Keywords: PointNet, Point cloud, Indoor scenes, Markov Random Field, Semantic recognition, Obstacle element map

Abstract. Route planning and navigation in indoor space have become a hot topic recently. To accomplish this task, a map and a real-time detection system are needed. Due to Lidar systems’ high efficiency in data acquisition, Lidar sensors have become an indispensable part of an object detection system. In this paper, we use Lidar points to generate obstacle maps. The obstacle maps can be used as a reference for route planning and navigation. To identify single objects more precisely, a deep network combined PointNet with Markov Random Field (MRF) is designed in our work to classify Lidar points.
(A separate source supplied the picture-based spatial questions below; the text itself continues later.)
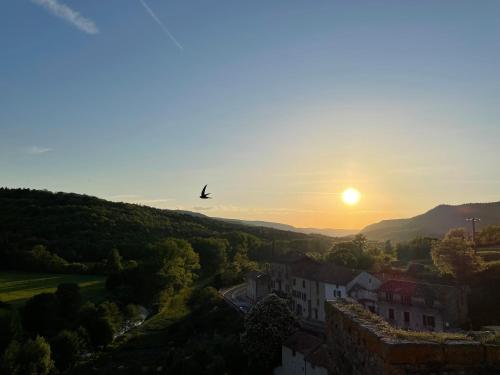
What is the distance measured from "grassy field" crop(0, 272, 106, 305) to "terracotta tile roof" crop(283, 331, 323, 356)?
39503 mm

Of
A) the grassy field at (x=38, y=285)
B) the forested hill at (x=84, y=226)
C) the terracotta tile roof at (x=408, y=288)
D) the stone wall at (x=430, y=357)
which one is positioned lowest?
the grassy field at (x=38, y=285)

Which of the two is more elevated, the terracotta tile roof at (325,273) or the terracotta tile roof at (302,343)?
the terracotta tile roof at (325,273)

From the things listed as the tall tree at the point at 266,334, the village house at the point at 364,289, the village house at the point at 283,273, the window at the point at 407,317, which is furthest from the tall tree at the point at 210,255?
the window at the point at 407,317

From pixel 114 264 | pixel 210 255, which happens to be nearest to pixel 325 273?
pixel 114 264

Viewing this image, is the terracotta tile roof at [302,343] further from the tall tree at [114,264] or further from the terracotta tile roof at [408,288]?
the tall tree at [114,264]

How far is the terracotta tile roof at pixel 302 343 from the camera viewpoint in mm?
36656

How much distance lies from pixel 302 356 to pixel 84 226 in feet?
304

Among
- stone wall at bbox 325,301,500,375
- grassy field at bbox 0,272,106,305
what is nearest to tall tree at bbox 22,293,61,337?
grassy field at bbox 0,272,106,305

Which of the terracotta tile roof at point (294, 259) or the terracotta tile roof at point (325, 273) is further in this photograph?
the terracotta tile roof at point (294, 259)

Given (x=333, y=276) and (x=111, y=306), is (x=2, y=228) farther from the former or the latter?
(x=333, y=276)

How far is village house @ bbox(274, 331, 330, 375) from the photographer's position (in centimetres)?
3369

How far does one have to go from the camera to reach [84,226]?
115m

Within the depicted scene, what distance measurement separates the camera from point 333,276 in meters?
54.9

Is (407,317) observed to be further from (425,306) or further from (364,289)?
(364,289)
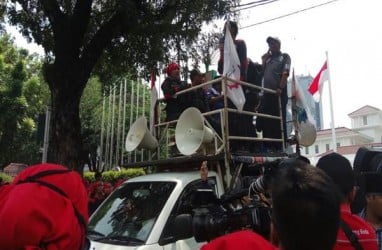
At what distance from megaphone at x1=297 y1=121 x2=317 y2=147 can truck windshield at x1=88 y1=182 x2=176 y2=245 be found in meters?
3.03

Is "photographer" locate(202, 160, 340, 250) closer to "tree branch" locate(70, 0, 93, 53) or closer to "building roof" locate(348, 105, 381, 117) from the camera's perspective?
"tree branch" locate(70, 0, 93, 53)

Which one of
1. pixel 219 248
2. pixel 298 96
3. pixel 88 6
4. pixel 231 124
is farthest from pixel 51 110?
pixel 219 248

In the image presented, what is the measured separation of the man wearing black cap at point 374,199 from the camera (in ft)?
10.4

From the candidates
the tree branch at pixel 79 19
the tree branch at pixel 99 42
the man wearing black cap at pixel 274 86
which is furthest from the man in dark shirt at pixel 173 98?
the tree branch at pixel 79 19

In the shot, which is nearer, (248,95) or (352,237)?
(352,237)

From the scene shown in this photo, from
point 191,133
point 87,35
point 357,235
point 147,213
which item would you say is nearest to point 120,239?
point 147,213

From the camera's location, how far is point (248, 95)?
683 centimetres

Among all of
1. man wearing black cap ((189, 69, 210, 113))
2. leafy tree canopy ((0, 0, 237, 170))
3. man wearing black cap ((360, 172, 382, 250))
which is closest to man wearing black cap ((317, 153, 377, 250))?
man wearing black cap ((360, 172, 382, 250))

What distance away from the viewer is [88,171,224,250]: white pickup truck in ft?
13.3

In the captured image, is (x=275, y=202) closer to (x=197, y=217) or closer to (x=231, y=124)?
(x=197, y=217)

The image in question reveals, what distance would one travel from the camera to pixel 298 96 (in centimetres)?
687

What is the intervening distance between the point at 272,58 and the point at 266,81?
384 mm

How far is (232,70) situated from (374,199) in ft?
10.1

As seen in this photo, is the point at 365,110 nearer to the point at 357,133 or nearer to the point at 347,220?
the point at 357,133
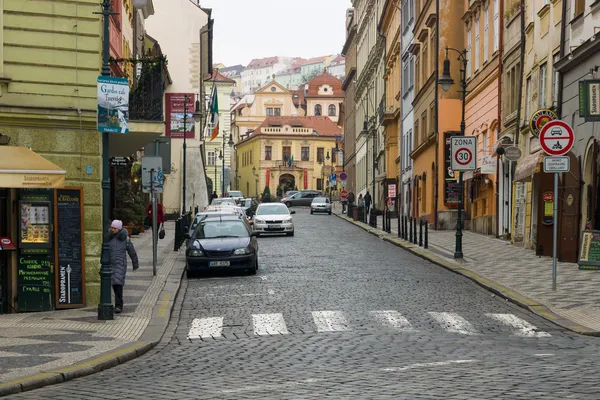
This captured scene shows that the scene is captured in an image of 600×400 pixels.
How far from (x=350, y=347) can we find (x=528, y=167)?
1733 centimetres

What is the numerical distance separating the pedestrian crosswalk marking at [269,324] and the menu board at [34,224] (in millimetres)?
3834

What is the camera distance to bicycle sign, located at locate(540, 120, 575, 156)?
20.1 m

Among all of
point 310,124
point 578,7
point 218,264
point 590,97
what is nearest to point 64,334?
point 218,264

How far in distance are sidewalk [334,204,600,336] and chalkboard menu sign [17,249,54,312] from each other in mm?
8164

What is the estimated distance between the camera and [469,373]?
11109 mm

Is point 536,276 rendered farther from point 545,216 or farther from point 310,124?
point 310,124

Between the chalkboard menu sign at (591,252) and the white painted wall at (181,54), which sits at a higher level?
the white painted wall at (181,54)

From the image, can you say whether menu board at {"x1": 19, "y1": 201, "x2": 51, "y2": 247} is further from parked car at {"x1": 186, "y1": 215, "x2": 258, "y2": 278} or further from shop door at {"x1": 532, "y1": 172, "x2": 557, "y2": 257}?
shop door at {"x1": 532, "y1": 172, "x2": 557, "y2": 257}

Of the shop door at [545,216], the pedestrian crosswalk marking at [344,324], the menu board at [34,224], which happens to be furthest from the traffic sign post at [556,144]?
the menu board at [34,224]

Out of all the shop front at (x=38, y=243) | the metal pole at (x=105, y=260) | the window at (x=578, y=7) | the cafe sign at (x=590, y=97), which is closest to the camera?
the metal pole at (x=105, y=260)

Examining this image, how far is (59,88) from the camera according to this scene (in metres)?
19.0

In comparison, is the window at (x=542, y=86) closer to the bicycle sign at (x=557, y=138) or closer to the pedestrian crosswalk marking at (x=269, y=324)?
the bicycle sign at (x=557, y=138)

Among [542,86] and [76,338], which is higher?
[542,86]

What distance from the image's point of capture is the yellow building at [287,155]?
142 meters
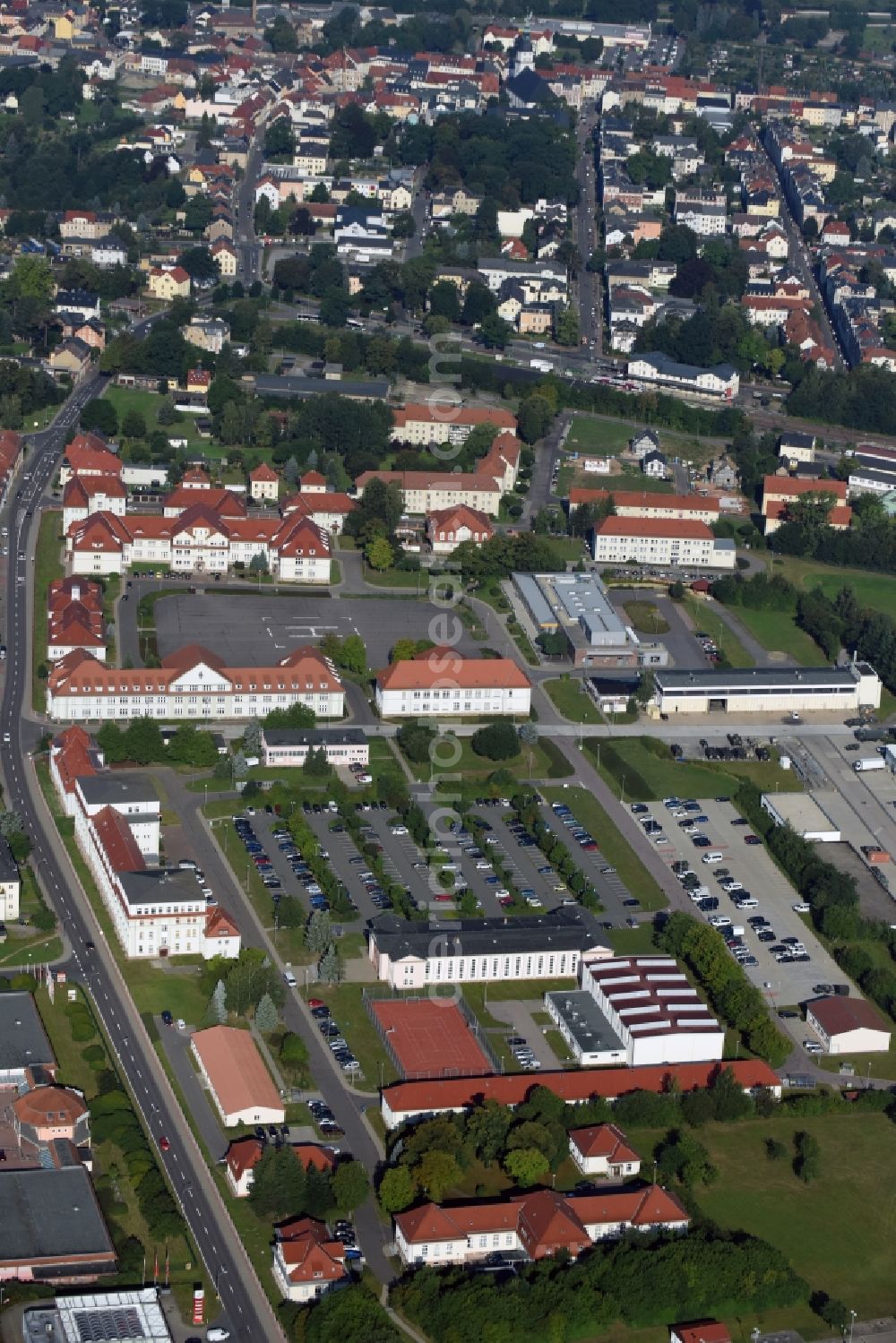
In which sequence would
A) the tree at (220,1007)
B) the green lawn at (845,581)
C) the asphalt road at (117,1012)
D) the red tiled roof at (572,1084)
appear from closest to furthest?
the asphalt road at (117,1012), the red tiled roof at (572,1084), the tree at (220,1007), the green lawn at (845,581)

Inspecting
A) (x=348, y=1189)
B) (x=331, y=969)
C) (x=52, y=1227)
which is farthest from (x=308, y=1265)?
(x=331, y=969)

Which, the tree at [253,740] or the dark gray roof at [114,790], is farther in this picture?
the tree at [253,740]

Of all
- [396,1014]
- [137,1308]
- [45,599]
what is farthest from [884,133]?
[137,1308]

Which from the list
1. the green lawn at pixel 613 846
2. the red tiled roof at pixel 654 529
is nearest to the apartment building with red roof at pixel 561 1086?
the green lawn at pixel 613 846

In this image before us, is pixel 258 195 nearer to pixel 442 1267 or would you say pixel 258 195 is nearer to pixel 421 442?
pixel 421 442

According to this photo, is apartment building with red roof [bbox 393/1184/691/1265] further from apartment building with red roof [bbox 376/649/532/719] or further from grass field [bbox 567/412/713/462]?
grass field [bbox 567/412/713/462]

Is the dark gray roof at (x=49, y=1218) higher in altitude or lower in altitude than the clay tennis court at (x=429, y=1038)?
higher

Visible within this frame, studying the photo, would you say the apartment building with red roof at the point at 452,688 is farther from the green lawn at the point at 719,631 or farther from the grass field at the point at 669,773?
the green lawn at the point at 719,631
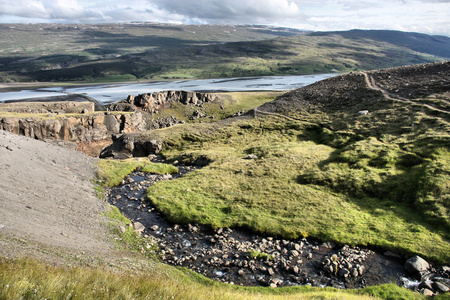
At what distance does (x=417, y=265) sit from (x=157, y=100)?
285ft

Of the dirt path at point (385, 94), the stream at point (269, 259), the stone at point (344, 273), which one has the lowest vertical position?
the stream at point (269, 259)

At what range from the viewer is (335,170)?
35.4m

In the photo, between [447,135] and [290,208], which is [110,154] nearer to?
[290,208]

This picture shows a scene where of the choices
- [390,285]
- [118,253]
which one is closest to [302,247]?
[390,285]

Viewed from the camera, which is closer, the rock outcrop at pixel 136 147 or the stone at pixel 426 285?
the stone at pixel 426 285

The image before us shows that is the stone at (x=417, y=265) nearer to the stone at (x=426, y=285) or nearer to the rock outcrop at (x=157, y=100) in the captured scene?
the stone at (x=426, y=285)

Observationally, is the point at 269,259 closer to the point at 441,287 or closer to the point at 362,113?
the point at 441,287

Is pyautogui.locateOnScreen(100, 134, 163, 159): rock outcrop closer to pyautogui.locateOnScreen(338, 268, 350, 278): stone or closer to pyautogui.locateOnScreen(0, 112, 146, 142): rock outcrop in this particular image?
pyautogui.locateOnScreen(0, 112, 146, 142): rock outcrop

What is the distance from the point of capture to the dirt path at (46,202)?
19328 mm

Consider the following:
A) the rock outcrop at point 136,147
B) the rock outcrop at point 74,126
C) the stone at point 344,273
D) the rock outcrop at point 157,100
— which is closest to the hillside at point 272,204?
the stone at point 344,273

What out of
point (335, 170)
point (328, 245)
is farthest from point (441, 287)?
point (335, 170)

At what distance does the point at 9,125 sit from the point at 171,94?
53.4m

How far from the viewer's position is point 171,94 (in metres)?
101

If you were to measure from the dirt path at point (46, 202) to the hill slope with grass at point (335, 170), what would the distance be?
748 centimetres
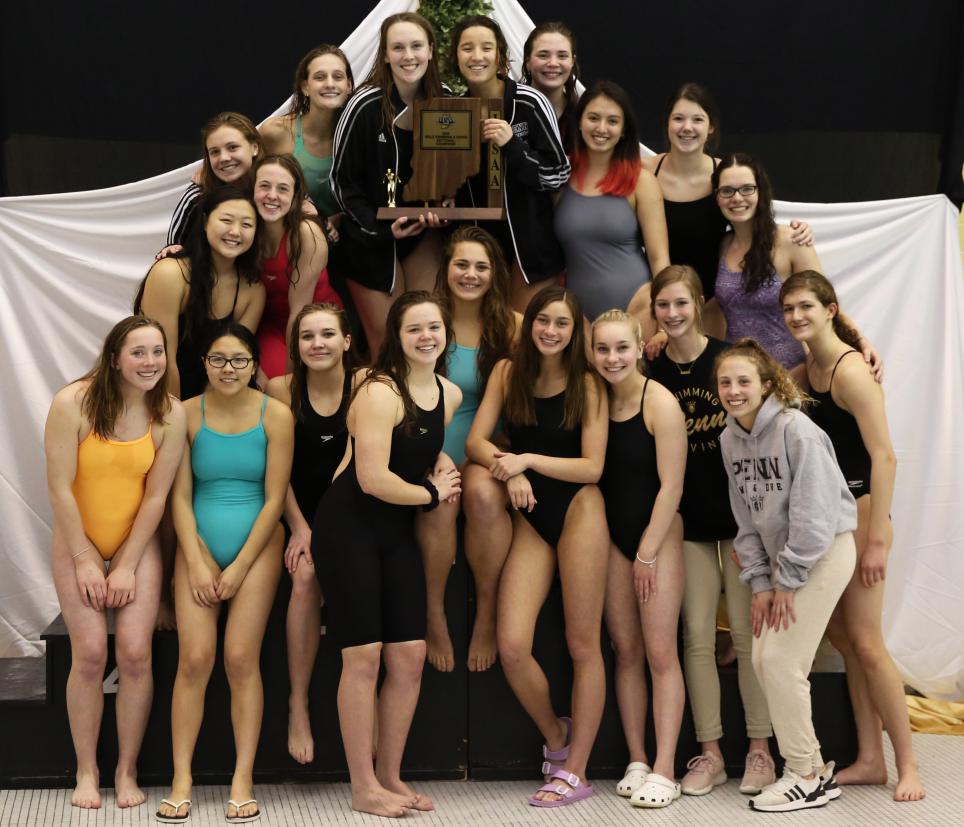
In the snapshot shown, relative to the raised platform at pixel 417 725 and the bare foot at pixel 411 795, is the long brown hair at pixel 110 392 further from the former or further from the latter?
the bare foot at pixel 411 795

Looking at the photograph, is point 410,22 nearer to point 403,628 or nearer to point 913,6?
point 403,628

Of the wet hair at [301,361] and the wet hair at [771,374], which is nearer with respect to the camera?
the wet hair at [771,374]

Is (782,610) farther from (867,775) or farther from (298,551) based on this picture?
(298,551)

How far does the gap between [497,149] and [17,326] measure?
6.40 feet

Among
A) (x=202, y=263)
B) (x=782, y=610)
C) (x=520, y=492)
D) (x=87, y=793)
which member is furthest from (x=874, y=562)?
(x=87, y=793)

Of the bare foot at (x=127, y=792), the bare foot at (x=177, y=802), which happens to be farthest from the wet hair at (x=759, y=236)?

Then, single objects are segmented by using the Euclidean clustering method. After that, the prior rules and derived criteria we summarized from large amount images are used to determine objects’ kind between Influence Movement Obstacles (IMO) and Non-Influence Movement Obstacles (N-IMO). Finally, objects are projected into a 2D plane to generate obstacle maps. To evaluate the performance of our method, experiments were performed on the S3DIS dataset of Stanford University. The results show that our method greatly improves the overall accuracy compared to the original PointNet model, and can generate high-quality obstacle maps.